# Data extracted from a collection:
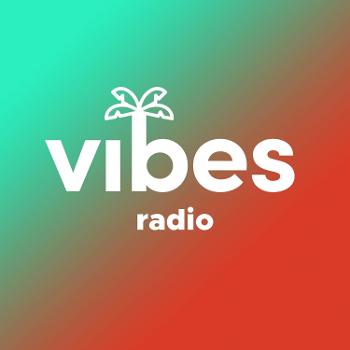 VIBES Radio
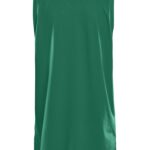 Basket 2.0 Singlet JR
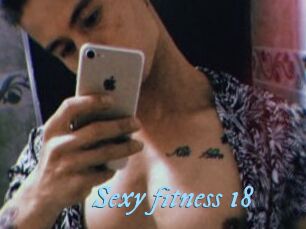 Sexy_fitness_18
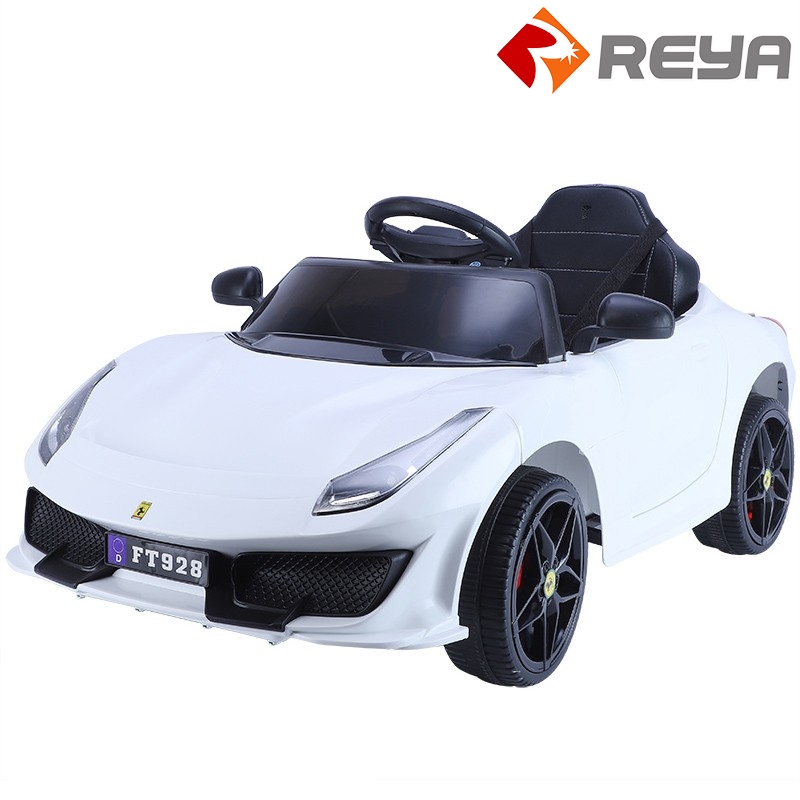 EV465 Children electric car EV465 Children electric car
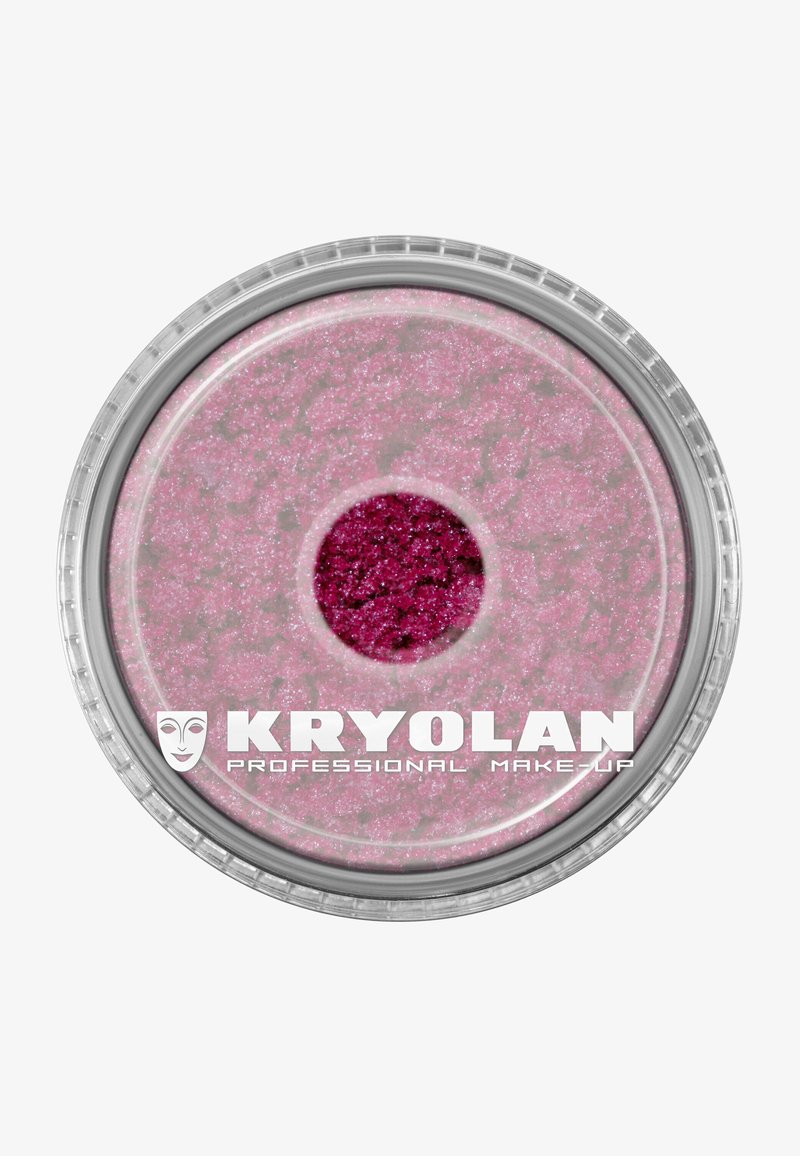 Kryolan - SATIN POWDER - Eye shadow - sp 882, Enlarge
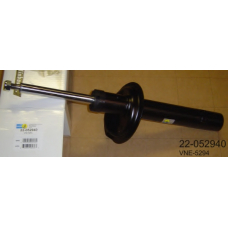 22-052940 BILSTEIN Амортизатор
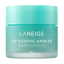 LANEIGE LANEIGE LIP SLEEPING MASK EX [Mint Choco]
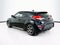 2013 Hyundai Veloster Turbo w/Black Int
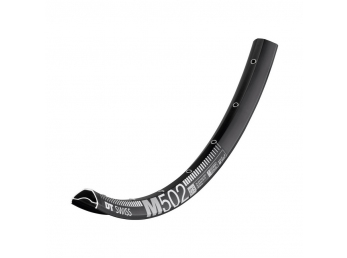 Ráfek DT Swiss M 502 DISC 32H  27,5"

# TASK TO CARRY OUT:
Repeat only the lines from the line with "2013 Hyundai Veloster Turbo w/Black Int" to the end of the entries, including both the first and the last line, and drop every picture.

# EXERCISE RESPONSE:
 2013 Hyundai Veloster Turbo w/Black Int
 Ráfek DT Swiss M 502 DISC 32H  27,5"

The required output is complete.